## Requirement
Copy out all of the data below word for word, keeping each line unchanged and in its original order.

## Data rows
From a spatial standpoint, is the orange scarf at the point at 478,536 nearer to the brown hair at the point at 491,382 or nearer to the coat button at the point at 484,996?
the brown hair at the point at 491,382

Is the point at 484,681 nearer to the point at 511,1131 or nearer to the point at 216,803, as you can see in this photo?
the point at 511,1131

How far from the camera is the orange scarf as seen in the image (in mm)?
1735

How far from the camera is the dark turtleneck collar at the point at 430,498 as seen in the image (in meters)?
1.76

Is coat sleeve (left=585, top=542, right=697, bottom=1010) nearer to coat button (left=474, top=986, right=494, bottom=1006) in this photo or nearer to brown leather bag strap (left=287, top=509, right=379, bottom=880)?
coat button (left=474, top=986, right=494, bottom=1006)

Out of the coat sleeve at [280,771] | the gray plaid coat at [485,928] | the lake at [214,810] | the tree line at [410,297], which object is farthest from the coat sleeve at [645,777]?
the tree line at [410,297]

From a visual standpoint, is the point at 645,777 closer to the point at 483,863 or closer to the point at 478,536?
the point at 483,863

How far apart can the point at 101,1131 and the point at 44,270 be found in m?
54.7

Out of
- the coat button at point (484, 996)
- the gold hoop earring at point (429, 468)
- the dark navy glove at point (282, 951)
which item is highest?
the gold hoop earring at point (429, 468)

## Problem solution
From a spatial standpoint, is the orange scarf at the point at 478,536 nearer to the brown hair at the point at 491,382 or nearer to the coat button at the point at 484,996?
the brown hair at the point at 491,382

Is the point at 484,681 nearer to the point at 511,1131 or nearer to the point at 216,803, as you can see in this photo?
the point at 511,1131

How far from the camera is the orange scarf as seen in the image (in mm)?
1735

How far from the camera is the dark turtleneck collar at the point at 430,498 as seen in the image (in meters)?
1.76

Is coat sleeve (left=585, top=542, right=697, bottom=1010) nearer to coat button (left=474, top=986, right=494, bottom=1006) in this photo or nearer to brown leather bag strap (left=287, top=509, right=379, bottom=880)?
coat button (left=474, top=986, right=494, bottom=1006)

Out of the coat sleeve at [280,771] | the gray plaid coat at [485,928] | the lake at [214,810] | the tree line at [410,297], which object is farthest from the coat sleeve at [645,777]?
the tree line at [410,297]

From a visual standpoint, is the point at 645,777 closer to the point at 483,863 or closer to the point at 478,536?
the point at 483,863

How far apart can the point at 101,1131 and the point at 44,270 be found in m?
54.7

Out of
- the coat button at point (484, 996)
- the gold hoop earring at point (429, 468)
- the dark navy glove at point (282, 951)
which item is highest?
the gold hoop earring at point (429, 468)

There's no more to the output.